**Set of tasks**.
- 1) In the GCC patch review, on which target was the revised patch tested?
- 2) Echo the GCC patch review starting with "On Fri, 17 May" and going on through "Ok for mainline?".
- 3) List every term in the code comment preceding the ix86_ternlog_idx definition in the GCC patch review that begins with two or more capital letters.

**Document passage**.
• • • • • • •

Alexander Monakov May 20, 2024, 9:46 p.m. UTC | #1
Hello!

I looked at ternlog a bit last year, so I'd like to offer some drive-by
comments. If you want to tackle them in a follow-up patch, or leave for
someone else to handle, please let me know.

On Fri, 17 May 2024, Roger Sayle wrote:

> This revised patch has been tested on x86_64-pc-linux-gnu with make bootstrap
> and make -k check, both with and without --target_board=unix{-m32}
> with no new failures.  Ok for mainline?

Just to make sure: no new tests for the new tricks?

> --- a/gcc/config/i386/i386-expand.cc
> +++ b/gcc/config/i386/i386-expand.cc
> +/* Determine the ternlog immediate index that implements 3-operand
> +   ternary logic expression OP.  This uses and modifies the 3 element
> +   array ARGS to record and check the leaves, either 3 REGs, or 2 REGs
> +   and MEM.  Returns an index between 0 and 255 for a valid ternlog,
> +   or -1 if the expression isn't suitable.  */
> +
> +int
> +ix86_ternlog_idx (rtx op, rtx *args)

• • • • • • •

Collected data
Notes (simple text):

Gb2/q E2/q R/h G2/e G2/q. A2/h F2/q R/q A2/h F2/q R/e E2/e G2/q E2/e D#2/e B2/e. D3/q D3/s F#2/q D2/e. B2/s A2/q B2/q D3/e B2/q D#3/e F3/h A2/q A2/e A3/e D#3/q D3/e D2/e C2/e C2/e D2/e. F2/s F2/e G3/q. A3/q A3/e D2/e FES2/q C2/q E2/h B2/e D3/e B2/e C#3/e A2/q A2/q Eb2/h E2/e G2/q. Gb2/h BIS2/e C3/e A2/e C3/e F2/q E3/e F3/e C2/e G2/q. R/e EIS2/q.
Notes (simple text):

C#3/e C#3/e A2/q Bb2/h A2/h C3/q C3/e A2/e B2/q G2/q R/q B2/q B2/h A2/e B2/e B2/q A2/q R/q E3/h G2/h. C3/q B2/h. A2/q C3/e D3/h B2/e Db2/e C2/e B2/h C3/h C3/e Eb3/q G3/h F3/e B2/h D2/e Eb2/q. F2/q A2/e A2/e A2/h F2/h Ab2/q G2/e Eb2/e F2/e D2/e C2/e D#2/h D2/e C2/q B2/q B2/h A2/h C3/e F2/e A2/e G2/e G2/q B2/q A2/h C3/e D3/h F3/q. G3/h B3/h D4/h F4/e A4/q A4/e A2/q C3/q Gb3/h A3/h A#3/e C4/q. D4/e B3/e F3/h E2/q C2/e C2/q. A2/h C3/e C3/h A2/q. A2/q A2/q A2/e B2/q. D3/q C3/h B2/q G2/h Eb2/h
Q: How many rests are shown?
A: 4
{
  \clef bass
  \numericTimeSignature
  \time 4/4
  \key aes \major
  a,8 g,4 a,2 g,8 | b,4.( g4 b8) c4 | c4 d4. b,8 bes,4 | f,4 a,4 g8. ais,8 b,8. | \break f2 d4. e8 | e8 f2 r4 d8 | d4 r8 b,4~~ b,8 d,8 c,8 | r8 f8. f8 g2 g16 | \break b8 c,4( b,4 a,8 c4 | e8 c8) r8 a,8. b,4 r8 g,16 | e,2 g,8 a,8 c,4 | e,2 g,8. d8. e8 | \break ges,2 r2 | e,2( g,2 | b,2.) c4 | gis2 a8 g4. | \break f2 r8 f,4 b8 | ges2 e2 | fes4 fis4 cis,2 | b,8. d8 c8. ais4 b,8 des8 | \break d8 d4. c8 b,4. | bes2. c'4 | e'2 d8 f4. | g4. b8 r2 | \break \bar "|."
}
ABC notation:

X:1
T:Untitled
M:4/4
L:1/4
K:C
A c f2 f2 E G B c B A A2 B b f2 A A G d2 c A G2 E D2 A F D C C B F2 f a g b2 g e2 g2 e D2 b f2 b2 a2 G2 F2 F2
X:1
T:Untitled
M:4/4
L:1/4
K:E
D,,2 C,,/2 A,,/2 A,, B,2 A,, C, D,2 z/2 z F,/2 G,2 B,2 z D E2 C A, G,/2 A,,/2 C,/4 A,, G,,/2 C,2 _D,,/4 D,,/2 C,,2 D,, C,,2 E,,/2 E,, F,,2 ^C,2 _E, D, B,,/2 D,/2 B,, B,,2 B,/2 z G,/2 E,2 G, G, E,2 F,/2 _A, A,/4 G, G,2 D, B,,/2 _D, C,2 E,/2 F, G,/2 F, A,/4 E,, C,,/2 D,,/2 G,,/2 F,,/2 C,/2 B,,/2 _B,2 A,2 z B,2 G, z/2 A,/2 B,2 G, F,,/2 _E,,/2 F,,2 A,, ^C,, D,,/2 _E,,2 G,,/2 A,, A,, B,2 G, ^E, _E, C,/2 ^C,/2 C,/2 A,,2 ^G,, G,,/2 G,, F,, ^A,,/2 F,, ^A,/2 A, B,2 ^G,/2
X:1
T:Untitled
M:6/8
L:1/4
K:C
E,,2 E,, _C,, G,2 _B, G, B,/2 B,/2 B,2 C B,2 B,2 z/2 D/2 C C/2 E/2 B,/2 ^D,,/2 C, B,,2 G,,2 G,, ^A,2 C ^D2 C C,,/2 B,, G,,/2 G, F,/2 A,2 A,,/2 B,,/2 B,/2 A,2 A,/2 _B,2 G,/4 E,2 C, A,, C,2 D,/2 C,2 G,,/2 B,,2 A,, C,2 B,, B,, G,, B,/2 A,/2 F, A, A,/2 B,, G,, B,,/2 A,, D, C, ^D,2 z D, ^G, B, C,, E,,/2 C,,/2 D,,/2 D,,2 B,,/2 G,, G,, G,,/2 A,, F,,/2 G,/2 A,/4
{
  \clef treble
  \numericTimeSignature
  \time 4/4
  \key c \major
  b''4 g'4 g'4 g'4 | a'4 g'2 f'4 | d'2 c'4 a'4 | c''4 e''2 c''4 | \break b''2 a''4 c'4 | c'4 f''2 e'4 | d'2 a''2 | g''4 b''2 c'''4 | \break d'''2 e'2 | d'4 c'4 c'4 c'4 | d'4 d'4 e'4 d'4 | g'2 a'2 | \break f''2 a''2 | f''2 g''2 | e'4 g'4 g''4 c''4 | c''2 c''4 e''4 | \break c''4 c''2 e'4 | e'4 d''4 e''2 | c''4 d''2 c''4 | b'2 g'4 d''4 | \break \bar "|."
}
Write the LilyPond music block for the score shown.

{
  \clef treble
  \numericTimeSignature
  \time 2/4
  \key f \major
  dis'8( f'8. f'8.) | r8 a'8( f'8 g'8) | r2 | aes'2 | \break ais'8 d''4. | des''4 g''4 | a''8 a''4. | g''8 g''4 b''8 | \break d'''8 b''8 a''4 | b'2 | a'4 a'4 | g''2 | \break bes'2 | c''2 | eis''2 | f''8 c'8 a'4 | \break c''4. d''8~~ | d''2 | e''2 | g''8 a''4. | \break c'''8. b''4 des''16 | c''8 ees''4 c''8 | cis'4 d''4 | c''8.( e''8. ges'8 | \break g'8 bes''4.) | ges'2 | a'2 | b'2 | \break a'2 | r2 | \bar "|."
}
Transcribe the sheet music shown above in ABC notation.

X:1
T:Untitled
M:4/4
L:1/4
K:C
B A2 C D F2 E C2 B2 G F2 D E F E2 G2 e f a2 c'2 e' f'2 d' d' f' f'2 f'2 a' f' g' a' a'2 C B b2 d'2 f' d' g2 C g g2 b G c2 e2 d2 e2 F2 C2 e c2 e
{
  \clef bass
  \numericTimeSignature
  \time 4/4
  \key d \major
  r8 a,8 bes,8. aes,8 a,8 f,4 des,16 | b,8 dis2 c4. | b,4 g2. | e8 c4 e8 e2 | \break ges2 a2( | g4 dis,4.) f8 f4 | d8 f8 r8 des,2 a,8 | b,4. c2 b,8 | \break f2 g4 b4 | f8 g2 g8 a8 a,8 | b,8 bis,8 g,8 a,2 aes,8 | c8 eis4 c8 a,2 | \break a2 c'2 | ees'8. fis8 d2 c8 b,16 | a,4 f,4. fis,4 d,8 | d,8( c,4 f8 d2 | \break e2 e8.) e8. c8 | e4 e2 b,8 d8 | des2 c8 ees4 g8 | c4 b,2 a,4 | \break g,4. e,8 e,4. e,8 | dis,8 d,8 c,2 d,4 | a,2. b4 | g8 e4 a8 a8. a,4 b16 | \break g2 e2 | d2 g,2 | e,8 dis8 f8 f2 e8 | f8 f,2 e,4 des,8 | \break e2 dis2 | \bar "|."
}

• • • • • • •

**The responses**.
- 1) x86_64-pc-linux-gnu

- 2)
On Fri, 17 May 2024, Roger Sayle wrote:

> This revised patch has been tested on x86_64-pc-linux-gnu with make bootstrap
> and make -k check, both with and without --target_board=unix{-m32}
> with no new failures.  Ok for mainline?

- 3) OP, ARGS, REGs, MEM